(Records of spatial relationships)
#####
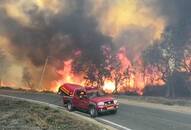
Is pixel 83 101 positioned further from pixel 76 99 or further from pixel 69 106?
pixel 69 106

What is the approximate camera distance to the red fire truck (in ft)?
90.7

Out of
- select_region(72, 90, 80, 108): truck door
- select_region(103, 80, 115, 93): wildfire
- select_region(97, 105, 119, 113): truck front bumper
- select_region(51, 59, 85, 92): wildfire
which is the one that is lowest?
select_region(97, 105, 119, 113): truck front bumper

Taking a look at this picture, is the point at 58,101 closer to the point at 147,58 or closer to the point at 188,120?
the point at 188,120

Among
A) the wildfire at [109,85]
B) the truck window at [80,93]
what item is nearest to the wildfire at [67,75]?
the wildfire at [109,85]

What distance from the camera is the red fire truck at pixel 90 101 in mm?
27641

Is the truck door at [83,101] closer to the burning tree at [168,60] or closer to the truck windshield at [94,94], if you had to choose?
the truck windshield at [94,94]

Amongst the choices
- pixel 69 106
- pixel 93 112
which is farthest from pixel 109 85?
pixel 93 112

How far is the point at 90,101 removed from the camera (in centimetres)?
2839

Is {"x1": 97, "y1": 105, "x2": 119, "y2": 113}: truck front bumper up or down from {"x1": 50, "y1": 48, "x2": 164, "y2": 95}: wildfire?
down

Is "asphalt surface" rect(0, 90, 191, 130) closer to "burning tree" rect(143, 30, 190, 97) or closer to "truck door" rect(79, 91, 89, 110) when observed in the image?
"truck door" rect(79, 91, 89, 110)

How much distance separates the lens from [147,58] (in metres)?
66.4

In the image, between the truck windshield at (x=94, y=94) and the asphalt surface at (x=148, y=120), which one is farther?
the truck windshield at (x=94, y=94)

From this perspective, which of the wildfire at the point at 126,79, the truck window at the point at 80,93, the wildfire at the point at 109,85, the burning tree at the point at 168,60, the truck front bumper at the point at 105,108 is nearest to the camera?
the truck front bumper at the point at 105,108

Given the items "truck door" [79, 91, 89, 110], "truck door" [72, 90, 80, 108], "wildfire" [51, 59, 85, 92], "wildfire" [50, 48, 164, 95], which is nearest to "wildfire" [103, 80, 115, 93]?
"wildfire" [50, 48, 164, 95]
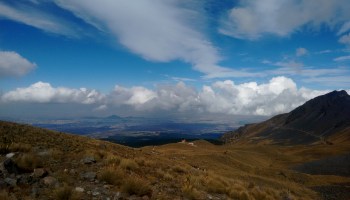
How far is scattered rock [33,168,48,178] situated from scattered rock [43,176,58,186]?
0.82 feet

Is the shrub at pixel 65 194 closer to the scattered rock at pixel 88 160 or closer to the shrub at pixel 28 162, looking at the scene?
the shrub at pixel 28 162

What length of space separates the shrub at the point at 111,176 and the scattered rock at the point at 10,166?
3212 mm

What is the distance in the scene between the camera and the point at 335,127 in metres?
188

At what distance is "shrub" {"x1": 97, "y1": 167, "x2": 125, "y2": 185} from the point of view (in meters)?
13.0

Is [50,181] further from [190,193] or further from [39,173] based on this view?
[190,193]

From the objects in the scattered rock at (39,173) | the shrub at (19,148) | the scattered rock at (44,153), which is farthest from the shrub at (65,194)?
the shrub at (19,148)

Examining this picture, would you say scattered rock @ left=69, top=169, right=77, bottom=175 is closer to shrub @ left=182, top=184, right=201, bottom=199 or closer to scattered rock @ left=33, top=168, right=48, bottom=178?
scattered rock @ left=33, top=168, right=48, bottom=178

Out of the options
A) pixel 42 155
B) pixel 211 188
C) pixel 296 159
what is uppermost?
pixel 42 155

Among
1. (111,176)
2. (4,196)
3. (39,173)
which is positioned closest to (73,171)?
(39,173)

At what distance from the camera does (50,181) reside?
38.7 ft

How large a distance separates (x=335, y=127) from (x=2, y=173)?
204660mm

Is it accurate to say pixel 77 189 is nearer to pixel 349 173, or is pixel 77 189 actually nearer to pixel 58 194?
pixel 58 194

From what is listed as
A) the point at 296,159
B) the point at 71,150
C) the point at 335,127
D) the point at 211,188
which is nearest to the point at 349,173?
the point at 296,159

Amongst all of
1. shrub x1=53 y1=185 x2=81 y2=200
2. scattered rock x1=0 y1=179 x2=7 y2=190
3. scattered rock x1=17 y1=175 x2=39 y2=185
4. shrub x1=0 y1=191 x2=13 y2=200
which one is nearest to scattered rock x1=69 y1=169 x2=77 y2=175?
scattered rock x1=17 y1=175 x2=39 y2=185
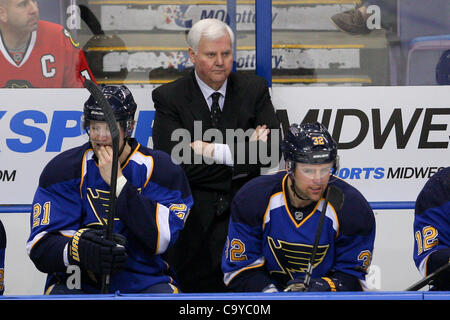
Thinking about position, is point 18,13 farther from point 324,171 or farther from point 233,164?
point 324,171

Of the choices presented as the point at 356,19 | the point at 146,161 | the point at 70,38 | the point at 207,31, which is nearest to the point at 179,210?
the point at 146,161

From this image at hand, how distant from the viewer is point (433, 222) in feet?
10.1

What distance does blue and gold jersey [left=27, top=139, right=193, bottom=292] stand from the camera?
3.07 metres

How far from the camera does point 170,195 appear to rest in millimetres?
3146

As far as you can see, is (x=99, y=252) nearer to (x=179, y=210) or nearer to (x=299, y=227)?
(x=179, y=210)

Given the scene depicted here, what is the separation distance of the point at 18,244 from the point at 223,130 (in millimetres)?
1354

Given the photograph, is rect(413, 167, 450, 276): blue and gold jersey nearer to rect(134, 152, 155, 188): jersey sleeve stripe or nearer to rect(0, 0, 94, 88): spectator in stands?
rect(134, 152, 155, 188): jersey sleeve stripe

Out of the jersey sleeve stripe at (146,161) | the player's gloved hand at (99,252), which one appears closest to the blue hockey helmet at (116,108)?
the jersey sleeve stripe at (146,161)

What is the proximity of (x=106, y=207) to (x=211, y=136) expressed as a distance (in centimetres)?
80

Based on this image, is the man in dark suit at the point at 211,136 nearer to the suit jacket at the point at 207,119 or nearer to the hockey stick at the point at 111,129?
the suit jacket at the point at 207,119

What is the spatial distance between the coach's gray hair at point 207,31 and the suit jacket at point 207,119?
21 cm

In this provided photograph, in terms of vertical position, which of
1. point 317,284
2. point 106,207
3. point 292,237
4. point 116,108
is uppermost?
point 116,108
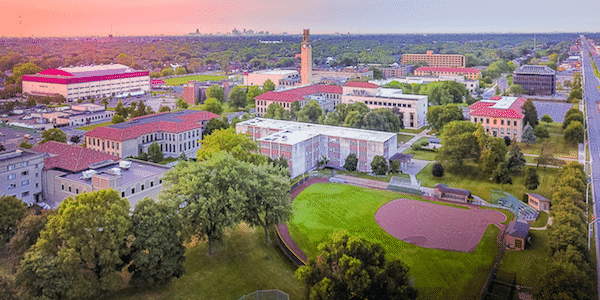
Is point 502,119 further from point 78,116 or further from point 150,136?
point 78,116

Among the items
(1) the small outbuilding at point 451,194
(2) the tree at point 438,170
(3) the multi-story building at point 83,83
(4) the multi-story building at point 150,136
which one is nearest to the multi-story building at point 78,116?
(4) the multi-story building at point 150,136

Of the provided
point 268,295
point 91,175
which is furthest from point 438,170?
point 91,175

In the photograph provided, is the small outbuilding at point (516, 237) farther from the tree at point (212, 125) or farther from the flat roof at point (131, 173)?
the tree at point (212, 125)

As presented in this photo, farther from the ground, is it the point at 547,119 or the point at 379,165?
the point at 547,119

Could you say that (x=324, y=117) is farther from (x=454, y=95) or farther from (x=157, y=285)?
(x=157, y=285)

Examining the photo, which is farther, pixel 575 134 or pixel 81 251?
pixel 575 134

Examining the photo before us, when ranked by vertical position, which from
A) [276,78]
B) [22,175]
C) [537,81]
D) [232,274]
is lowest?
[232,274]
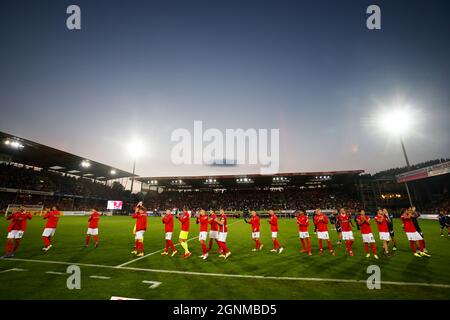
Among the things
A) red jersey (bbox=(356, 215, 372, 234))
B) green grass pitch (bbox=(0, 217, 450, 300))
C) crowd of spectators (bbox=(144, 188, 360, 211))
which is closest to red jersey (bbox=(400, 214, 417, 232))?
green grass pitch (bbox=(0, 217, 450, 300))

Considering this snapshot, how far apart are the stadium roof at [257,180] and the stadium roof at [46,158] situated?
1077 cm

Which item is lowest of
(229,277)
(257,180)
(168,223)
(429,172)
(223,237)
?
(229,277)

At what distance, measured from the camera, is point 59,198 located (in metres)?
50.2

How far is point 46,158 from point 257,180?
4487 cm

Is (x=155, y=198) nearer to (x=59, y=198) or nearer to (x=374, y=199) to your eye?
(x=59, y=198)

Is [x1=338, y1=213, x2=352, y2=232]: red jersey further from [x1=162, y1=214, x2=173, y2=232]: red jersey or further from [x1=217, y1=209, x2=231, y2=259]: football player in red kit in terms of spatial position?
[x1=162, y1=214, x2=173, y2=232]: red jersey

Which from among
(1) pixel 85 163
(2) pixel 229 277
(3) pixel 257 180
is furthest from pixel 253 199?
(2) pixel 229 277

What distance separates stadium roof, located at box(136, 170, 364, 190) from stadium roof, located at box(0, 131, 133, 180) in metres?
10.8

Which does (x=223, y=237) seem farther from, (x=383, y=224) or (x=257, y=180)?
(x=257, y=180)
#####
Set down the entries again without any change, starting at the line that contains "Among the things" and ending with the final line of the entries.

Among the things
A) red jersey (bbox=(356, 215, 372, 234))
B) green grass pitch (bbox=(0, 217, 450, 300))
C) crowd of spectators (bbox=(144, 188, 360, 211))
which is closest to red jersey (bbox=(400, 214, 417, 232))?
green grass pitch (bbox=(0, 217, 450, 300))

Considering this snapshot, how far apart are the stadium roof at [257,180] and the stadium roof at [46,158] situated?
1077 cm

Which item is lowest of
(229,277)
(257,180)
(168,223)
(429,172)
(223,237)
?
(229,277)

At what distance, measured from the camera, is point 59,198 located (in metres)?
50.2

How far is point 46,158 from point 257,180?
4487 cm

Is (x=155, y=198) nearer to (x=59, y=198) or nearer to (x=374, y=199) to your eye?
(x=59, y=198)

Is [x1=338, y1=213, x2=352, y2=232]: red jersey further from [x1=162, y1=214, x2=173, y2=232]: red jersey or further from [x1=217, y1=209, x2=231, y2=259]: football player in red kit in terms of spatial position?
[x1=162, y1=214, x2=173, y2=232]: red jersey

Which from among
(1) pixel 85 163
(2) pixel 229 277
(3) pixel 257 180
is furthest from pixel 253 199?
(2) pixel 229 277

What distance separates stadium roof, located at box(136, 170, 364, 190) from stadium roof, located at box(0, 131, 133, 180) in metres?
10.8

Which does (x=223, y=237) seem farther from, (x=383, y=224) or (x=257, y=180)?
(x=257, y=180)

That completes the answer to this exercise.